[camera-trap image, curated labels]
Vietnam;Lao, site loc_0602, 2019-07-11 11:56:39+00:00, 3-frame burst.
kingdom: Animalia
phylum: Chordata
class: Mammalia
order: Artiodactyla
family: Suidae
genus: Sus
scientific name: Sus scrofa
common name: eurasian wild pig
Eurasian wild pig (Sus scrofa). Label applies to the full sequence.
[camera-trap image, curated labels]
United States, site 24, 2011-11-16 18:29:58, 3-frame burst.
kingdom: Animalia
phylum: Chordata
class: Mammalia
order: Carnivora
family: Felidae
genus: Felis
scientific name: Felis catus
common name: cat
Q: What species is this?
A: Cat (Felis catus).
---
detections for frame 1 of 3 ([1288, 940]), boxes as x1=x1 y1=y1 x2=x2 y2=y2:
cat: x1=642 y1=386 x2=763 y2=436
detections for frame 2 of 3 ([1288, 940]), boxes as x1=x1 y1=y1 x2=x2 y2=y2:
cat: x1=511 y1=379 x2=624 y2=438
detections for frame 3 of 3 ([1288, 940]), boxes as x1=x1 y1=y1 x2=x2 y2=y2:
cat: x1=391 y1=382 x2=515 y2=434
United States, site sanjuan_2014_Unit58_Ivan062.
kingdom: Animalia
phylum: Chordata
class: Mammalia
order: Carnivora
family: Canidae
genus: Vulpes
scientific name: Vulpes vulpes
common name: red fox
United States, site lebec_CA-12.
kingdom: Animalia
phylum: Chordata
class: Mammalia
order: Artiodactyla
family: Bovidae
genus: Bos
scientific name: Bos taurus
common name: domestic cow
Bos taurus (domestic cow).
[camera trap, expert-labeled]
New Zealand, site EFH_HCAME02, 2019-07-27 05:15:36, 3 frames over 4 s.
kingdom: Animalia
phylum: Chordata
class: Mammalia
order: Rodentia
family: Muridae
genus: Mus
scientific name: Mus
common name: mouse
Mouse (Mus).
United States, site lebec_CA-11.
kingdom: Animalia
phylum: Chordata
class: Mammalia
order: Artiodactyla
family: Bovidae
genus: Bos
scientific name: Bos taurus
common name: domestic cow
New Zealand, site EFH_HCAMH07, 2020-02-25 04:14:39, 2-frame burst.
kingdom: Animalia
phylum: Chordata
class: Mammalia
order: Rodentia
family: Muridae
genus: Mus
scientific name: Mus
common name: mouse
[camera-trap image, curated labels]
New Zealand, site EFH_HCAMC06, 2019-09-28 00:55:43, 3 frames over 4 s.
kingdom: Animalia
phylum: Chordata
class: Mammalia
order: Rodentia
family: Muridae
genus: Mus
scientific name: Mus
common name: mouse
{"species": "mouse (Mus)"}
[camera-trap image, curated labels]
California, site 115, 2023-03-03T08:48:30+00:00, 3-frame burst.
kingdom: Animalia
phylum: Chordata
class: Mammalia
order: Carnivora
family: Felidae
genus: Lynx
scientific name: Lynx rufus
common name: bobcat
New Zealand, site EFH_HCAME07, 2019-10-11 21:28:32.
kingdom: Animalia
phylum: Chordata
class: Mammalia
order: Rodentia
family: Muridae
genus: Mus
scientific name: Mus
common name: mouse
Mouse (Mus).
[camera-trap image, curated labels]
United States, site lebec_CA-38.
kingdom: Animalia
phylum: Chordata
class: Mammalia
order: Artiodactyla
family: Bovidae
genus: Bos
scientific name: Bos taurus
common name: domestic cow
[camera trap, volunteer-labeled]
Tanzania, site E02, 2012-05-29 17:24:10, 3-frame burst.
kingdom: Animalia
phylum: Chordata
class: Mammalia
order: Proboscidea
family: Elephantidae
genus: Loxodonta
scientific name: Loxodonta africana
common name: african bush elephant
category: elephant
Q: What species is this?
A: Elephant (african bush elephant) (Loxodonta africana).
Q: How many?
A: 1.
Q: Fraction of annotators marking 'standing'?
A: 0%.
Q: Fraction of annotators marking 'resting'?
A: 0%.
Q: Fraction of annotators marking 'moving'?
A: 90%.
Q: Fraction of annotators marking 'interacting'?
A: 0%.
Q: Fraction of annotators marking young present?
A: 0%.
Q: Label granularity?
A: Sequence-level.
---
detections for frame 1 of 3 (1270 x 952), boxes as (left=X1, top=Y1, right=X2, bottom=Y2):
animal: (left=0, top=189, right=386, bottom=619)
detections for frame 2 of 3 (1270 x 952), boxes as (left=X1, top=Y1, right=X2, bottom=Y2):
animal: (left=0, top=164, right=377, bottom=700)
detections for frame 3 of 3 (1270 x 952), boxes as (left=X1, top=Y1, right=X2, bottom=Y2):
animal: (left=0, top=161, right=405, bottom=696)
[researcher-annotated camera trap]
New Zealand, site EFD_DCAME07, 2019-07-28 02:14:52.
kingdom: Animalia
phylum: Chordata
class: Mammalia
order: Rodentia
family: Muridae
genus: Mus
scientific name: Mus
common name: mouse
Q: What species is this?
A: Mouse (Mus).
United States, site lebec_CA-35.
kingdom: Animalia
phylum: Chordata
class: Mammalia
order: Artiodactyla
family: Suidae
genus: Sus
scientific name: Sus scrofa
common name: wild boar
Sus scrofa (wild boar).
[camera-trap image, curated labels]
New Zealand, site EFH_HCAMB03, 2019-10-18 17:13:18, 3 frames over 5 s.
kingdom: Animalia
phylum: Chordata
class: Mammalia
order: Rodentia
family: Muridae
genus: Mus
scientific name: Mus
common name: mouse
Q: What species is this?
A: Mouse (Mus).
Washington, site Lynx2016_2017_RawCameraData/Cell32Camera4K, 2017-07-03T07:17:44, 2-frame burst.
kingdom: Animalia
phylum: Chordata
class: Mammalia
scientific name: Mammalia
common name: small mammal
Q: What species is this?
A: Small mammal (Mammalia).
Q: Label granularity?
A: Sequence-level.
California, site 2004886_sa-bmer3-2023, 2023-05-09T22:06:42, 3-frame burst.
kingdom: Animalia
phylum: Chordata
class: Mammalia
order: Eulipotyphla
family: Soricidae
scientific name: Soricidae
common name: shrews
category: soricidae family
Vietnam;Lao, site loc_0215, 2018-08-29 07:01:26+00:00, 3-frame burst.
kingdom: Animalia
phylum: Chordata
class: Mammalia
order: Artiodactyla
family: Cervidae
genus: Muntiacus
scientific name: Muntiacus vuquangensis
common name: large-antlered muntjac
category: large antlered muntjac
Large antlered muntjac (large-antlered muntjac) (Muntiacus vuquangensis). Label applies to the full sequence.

*WHAT YOU HAVE TO DO*. Each entry above is to be duplicated exactly, with nothing left out.

*TASK SOLUTION*.
[camera-trap image, curated labels]
Vietnam;Lao, site loc_0602, 2019-07-11 11:56:39+00:00, 3-frame burst.
kingdom: Animalia
phylum: Chordata
class: Mammalia
order: Artiodactyla
family: Suidae
genus: Sus
scientific name: Sus scrofa
common name: eurasian wild pig
Eurasian wild pig (Sus scrofa). Label applies to the full sequence.
[camera-trap image, curated labels]
United States, site 24, 2011-11-16 18:29:58, 3-frame burst.
kingdom: Animalia
phylum: Chordata
class: Mammalia
order: Carnivora
family: Felidae
genus: Felis
scientific name: Felis catus
common name: cat
Q: What species is this?
A: Cat (Felis catus).
---
detections for frame 1 of 3 ([1288, 940]), boxes as x1=x1 y1=y1 x2=x2 y2=y2:
cat: x1=642 y1=386 x2=763 y2=436
detections for frame 2 of 3 ([1288, 940]), boxes as x1=x1 y1=y1 x2=x2 y2=y2:
cat: x1=511 y1=379 x2=624 y2=438
detections for frame 3 of 3 ([1288, 940]), boxes as x1=x1 y1=y1 x2=x2 y2=y2:
cat: x1=391 y1=382 x2=515 y2=434
United States, site sanjuan_2014_Unit58_Ivan062.
kingdom: Animalia
phylum: Chordata
class: Mammalia
order: Carnivora
family: Canidae
genus: Vulpes
scientific name: Vulpes vulpes
common name: red fox
United States, site lebec_CA-12.
kingdom: Animalia
phylum: Chordata
class: Mammalia
order: Artiodactyla
family: Bovidae
genus: Bos
scientific name: Bos taurus
common name: domestic cow
Bos taurus (domestic cow).
[camera trap, expert-labeled]
New Zealand, site EFH_HCAME02, 2019-07-27 05:15:36, 3 frames over 4 s.
kingdom: Animalia
phylum: Chordata
class: Mammalia
order: Rodentia
family: Muridae
genus: Mus
scientific name: Mus
common name: mouse
Mouse (Mus).
United States, site lebec_CA-11.
kingdom: Animalia
phylum: Chordata
class: Mammalia
order: Artiodactyla
family: Bovidae
genus: Bos
scientific name: Bos taurus
common name: domestic cow
New Zealand, site EFH_HCAMH07, 2020-02-25 04:14:39, 2-frame burst.
kingdom: Animalia
phylum: Chordata
class: Mammalia
order: Rodentia
family: Muridae
genus: Mus
scientific name: Mus
common name: mouse
[camera-trap image, curated labels]
New Zealand, site EFH_HCAMC06, 2019-09-28 00:55:43, 3 frames over 4 s.
kingdom: Animalia
phylum: Chordata
class: Mammalia
order: Rodentia
family: Muridae
genus: Mus
scientific name: Mus
common name: mouse
{"species": "mouse (Mus)"}
[camera-trap image, curated labels]
California, site 115, 2023-03-03T08:48:30+00:00, 3-frame burst.
kingdom: Animalia
phylum: Chordata
class: Mammalia
order: Carnivora
family: Felidae
genus: Lynx
scientific name: Lynx rufus
common name: bobcat
New Zealand, site EFH_HCAME07, 2019-10-11 21:28:32.
kingdom: Animalia
phylum: Chordata
class: Mammalia
order: Rodentia
family: Muridae
genus: Mus
scientific name: Mus
common name: mouse
Mouse (Mus).
[camera-trap image, curated labels]
United States, site lebec_CA-38.
kingdom: Animalia
phylum: Chordata
class: Mammalia
order: Artiodactyla
family: Bovidae
genus: Bos
scientific name: Bos taurus
common name: domestic cow
[camera trap, volunteer-labeled]
Tanzania, site E02, 2012-05-29 17:24:10, 3-frame burst.
kingdom: Animalia
phylum: Chordata
class: Mammalia
order: Proboscidea
family: Elephantidae
genus: Loxodonta
scientific name: Loxodonta africana
common name: african bush elephant
category: elephant
Q: What species is this?
A: Elephant (african bush elephant) (Loxodonta africana).
Q: How many?
A: 1.
Q: Fraction of annotators marking 'standing'?
A: 0%.
Q: Fraction of annotators marking 'resting'?
A: 0%.
Q: Fraction of annotators marking 'moving'?
A: 90%.
Q: Fraction of annotators marking 'interacting'?
A: 0%.
Q: Fraction of annotators marking young present?
A: 0%.
Q: Label granularity?
A: Sequence-level.
---
detections for frame 1 of 3 (1270 x 952), boxes as (left=X1, top=Y1, right=X2, bottom=Y2):
animal: (left=0, top=189, right=386, bottom=619)
detections for frame 2 of 3 (1270 x 952), boxes as (left=X1, top=Y1, right=X2, bottom=Y2):
animal: (left=0, top=164, right=377, bottom=700)
detections for frame 3 of 3 (1270 x 952), boxes as (left=X1, top=Y1, right=X2, bottom=Y2):
animal: (left=0, top=161, right=405, bottom=696)
[researcher-annotated camera trap]
New Zealand, site EFD_DCAME07, 2019-07-28 02:14:52.
kingdom: Animalia
phylum: Chordata
class: Mammalia
order: Rodentia
family: Muridae
genus: Mus
scientific name: Mus
common name: mouse
Q: What species is this?
A: Mouse (Mus).
United States, site lebec_CA-35.
kingdom: Animalia
phylum: Chordata
class: Mammalia
order: Artiodactyla
family: Suidae
genus: Sus
scientific name: Sus scrofa
common name: wild boar
Sus scrofa (wild boar).
[camera-trap image, curated labels]
New Zealand, site EFH_HCAMB03, 2019-10-18 17:13:18, 3 frames over 5 s.
kingdom: Animalia
phylum: Chordata
class: Mammalia
order: Rodentia
family: Muridae
genus: Mus
scientific name: Mus
common name: mouse
Q: What species is this?
A: Mouse (Mus).
Washington, site Lynx2016_2017_RawCameraData/Cell32Camera4K, 2017-07-03T07:17:44, 2-frame burst.
kingdom: Animalia
phylum: Chordata
class: Mammalia
scientific name: Mammalia
common name: small mammal
Q: What species is this?
A: Small mammal (Mammalia).
Q: Label granularity?
A: Sequence-level.
California, site 2004886_sa-bmer3-2023, 2023-05-09T22:06:42, 3-frame burst.
kingdom: Animalia
phylum: Chordata
class: Mammalia
order: Eulipotyphla
family: Soricidae
scientific name: Soricidae
common name: shrews
category: soricidae family
Vietnam;Lao, site loc_0215, 2018-08-29 07:01:26+00:00, 3-frame burst.
kingdom: Animalia
phylum: Chordata
class: Mammalia
order: Artiodactyla
family: Cervidae
genus: Muntiacus
scientific name: Muntiacus vuquangensis
common name: large-antlered muntjac
category: large antlered muntjac
Large antlered muntjac (large-antlered muntjac) (Muntiacus vuquangensis). Label applies to the full sequence.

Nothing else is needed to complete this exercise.